EXERCISE AIM: Restate the records underneath, keeping each one exactly the same.

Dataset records
· · · · ·

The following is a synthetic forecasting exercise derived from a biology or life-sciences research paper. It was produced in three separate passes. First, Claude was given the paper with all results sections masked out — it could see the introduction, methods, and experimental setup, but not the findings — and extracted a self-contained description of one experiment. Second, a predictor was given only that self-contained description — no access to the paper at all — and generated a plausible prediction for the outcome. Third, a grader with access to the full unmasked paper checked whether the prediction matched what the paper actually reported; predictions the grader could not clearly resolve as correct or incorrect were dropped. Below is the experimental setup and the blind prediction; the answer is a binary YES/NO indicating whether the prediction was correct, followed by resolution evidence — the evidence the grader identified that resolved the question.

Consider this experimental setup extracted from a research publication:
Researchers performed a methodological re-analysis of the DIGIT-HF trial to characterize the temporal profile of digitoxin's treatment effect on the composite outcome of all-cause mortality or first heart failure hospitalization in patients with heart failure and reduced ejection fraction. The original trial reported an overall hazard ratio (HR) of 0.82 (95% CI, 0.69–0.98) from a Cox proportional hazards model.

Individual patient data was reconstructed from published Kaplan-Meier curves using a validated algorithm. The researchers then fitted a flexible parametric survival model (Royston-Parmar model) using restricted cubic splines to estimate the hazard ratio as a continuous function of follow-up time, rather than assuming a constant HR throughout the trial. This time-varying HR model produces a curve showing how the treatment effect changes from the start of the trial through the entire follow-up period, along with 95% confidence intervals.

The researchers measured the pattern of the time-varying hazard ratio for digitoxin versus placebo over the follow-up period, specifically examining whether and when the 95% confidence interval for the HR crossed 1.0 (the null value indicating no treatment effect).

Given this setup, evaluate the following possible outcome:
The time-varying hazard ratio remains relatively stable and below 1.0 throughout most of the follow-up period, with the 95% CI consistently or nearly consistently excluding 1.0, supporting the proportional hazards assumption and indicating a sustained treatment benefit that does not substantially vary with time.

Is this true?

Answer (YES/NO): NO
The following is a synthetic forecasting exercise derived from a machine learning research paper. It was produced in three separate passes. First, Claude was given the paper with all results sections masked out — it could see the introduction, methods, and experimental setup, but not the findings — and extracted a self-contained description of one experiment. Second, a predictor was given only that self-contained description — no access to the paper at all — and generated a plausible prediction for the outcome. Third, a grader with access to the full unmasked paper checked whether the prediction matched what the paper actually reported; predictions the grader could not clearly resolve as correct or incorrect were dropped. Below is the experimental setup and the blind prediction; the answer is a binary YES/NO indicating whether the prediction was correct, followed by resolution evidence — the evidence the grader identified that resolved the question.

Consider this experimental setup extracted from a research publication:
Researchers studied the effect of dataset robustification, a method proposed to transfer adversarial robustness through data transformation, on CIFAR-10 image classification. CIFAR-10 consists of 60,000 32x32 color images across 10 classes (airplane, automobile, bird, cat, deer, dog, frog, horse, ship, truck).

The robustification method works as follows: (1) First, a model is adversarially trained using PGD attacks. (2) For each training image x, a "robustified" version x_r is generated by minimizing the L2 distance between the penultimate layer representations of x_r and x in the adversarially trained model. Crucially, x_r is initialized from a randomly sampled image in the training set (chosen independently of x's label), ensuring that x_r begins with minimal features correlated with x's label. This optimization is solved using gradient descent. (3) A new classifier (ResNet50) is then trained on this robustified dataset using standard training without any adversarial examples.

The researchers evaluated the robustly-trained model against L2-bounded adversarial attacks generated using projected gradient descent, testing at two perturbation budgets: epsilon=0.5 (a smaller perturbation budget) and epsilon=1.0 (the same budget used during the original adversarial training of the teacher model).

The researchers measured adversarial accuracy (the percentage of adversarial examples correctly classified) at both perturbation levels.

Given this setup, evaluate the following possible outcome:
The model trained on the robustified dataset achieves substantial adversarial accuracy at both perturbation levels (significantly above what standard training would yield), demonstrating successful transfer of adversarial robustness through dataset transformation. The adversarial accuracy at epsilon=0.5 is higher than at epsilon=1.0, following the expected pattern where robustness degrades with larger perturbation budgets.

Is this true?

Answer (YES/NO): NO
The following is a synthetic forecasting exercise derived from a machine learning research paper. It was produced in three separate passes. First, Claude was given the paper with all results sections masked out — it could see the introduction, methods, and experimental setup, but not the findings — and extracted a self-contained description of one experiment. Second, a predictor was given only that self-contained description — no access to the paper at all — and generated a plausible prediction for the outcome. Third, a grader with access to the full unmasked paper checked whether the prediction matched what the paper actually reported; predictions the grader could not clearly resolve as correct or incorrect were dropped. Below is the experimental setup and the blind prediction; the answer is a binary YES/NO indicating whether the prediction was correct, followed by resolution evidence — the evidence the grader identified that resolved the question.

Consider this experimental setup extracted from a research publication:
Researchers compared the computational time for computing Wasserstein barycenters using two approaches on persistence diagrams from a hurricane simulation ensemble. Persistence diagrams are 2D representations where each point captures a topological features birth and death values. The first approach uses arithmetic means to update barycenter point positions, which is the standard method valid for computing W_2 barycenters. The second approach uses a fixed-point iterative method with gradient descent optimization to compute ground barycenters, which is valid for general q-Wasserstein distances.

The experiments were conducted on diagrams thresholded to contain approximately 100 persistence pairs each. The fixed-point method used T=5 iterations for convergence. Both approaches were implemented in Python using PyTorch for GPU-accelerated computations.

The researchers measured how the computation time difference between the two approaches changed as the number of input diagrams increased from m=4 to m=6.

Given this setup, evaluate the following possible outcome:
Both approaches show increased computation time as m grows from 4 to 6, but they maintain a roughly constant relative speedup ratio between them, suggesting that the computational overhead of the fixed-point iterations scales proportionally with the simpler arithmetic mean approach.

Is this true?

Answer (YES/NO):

· · · · ·

RESULT OF THIS EXERCISE:
The following is a synthetic forecasting exercise derived from a biology or life-sciences research paper. It was produced in three separate passes. First, Claude was given the paper with all results sections masked out — it could see the introduction, methods, and experimental setup, but not the findings — and extracted a self-contained description of one experiment. Second, a predictor was given only that self-contained description — no access to the paper at all — and generated a plausible prediction for the outcome. Third, a grader with access to the full unmasked paper checked whether the prediction matched what the paper actually reported; predictions the grader could not clearly resolve as correct or incorrect were dropped. Below is the experimental setup and the blind prediction; the answer is a binary YES/NO indicating whether the prediction was correct, followed by resolution evidence — the evidence the grader identified that resolved the question.

Consider this experimental setup extracted from a research publication:
Researchers performed a methodological re-analysis of the DIGIT-HF trial to characterize the temporal profile of digitoxin's treatment effect on the composite outcome of all-cause mortality or first heart failure hospitalization in patients with heart failure and reduced ejection fraction. The original trial reported an overall hazard ratio (HR) of 0.82 (95% CI, 0.69–0.98) from a Cox proportional hazards model.

Individual patient data was reconstructed from published Kaplan-Meier curves using a validated algorithm. The researchers then fitted a flexible parametric survival model (Royston-Parmar model) using restricted cubic splines to estimate the hazard ratio as a continuous function of follow-up time, rather than assuming a constant HR throughout the trial. This time-varying HR model produces a curve showing how the treatment effect changes from the start of the trial through the entire follow-up period, along with 95% confidence intervals.

The researchers measured the pattern of the time-varying hazard ratio for digitoxin versus placebo over the follow-up period, specifically examining whether and when the 95% confidence interval for the HR crossed 1.0 (the null value indicating no treatment effect).

Given this setup, evaluate the following possible outcome:
The time-varying hazard ratio remains relatively stable and below 1.0 throughout most of the follow-up period, with the 95% CI consistently or nearly consistently excluding 1.0, supporting the proportional hazards assumption and indicating a sustained treatment benefit that does not substantially vary with time.

Is this true?

Answer (YES/NO): NO
The following is a synthetic forecasting exercise derived from a machine learning research paper. It was produced in three separate passes. First, Claude was given the paper with all results sections masked out — it could see the introduction, methods, and experimental setup, but not the findings — and extracted a self-contained description of one experiment. Second, a predictor was given only that self-contained description — no access to the paper at all — and generated a plausible prediction for the outcome. Third, a grader with access to the full unmasked paper checked whether the prediction matched what the paper actually reported; predictions the grader could not clearly resolve as correct or incorrect were dropped. Below is the experimental setup and the blind prediction; the answer is a binary YES/NO indicating whether the prediction was correct, followed by resolution evidence — the evidence the grader identified that resolved the question.

Consider this experimental setup extracted from a research publication:
Researchers studied the effect of dataset robustification, a method proposed to transfer adversarial robustness through data transformation, on CIFAR-10 image classification. CIFAR-10 consists of 60,000 32x32 color images across 10 classes (airplane, automobile, bird, cat, deer, dog, frog, horse, ship, truck).

The robustification method works as follows: (1) First, a model is adversarially trained using PGD attacks. (2) For each training image x, a "robustified" version x_r is generated by minimizing the L2 distance between the penultimate layer representations of x_r and x in the adversarially trained model. Crucially, x_r is initialized from a randomly sampled image in the training set (chosen independently of x's label), ensuring that x_r begins with minimal features correlated with x's label. This optimization is solved using gradient descent. (3) A new classifier (ResNet50) is then trained on this robustified dataset using standard training without any adversarial examples.

The researchers evaluated the robustly-trained model against L2-bounded adversarial attacks generated using projected gradient descent, testing at two perturbation budgets: epsilon=0.5 (a smaller perturbation budget) and epsilon=1.0 (the same budget used during the original adversarial training of the teacher model).

The researchers measured adversarial accuracy (the percentage of adversarial examples correctly classified) at both perturbation levels.

Given this setup, evaluate the following possible outcome:
The model trained on the robustified dataset achieves substantial adversarial accuracy at both perturbation levels (significantly above what standard training would yield), demonstrating successful transfer of adversarial robustness through dataset transformation. The adversarial accuracy at epsilon=0.5 is higher than at epsilon=1.0, following the expected pattern where robustness degrades with larger perturbation budgets.

Is this true?

Answer (YES/NO): NO
The following is a synthetic forecasting exercise derived from a machine learning research paper. It was produced in three separate passes. First, Claude was given the paper with all results sections masked out — it could see the introduction, methods, and experimental setup, but not the findings — and extracted a self-contained description of one experiment. Second, a predictor was given only that self-contained description — no access to the paper at all — and generated a plausible prediction for the outcome. Third, a grader with access to the full unmasked paper checked whether the prediction matched what the paper actually reported; predictions the grader could not clearly resolve as correct or incorrect were dropped. Below is the experimental setup and the blind prediction; the answer is a binary YES/NO indicating whether the prediction was correct, followed by resolution evidence — the evidence the grader identified that resolved the question.

Consider this experimental setup extracted from a research publication:
Researchers compared the computational time for computing Wasserstein barycenters using two approaches on persistence diagrams from a hurricane simulation ensemble. Persistence diagrams are 2D representations where each point captures a topological features birth and death values. The first approach uses arithmetic means to update barycenter point positions, which is the standard method valid for computing W_2 barycenters. The second approach uses a fixed-point iterative method with gradient descent optimization to compute ground barycenters, which is valid for general q-Wasserstein distances.

The experiments were conducted on diagrams thresholded to contain approximately 100 persistence pairs each. The fixed-point method used T=5 iterations for convergence. Both approaches were implemented in Python using PyTorch for GPU-accelerated computations.

The researchers measured how the computation time difference between the two approaches changed as the number of input diagrams increased from m=4 to m=6.

Given this setup, evaluate the following possible outcome:
Both approaches show increased computation time as m grows from 4 to 6, but they maintain a roughly constant relative speedup ratio between them, suggesting that the computational overhead of the fixed-point iterations scales proportionally with the simpler arithmetic mean approach.

Is this true?

Answer (YES/NO):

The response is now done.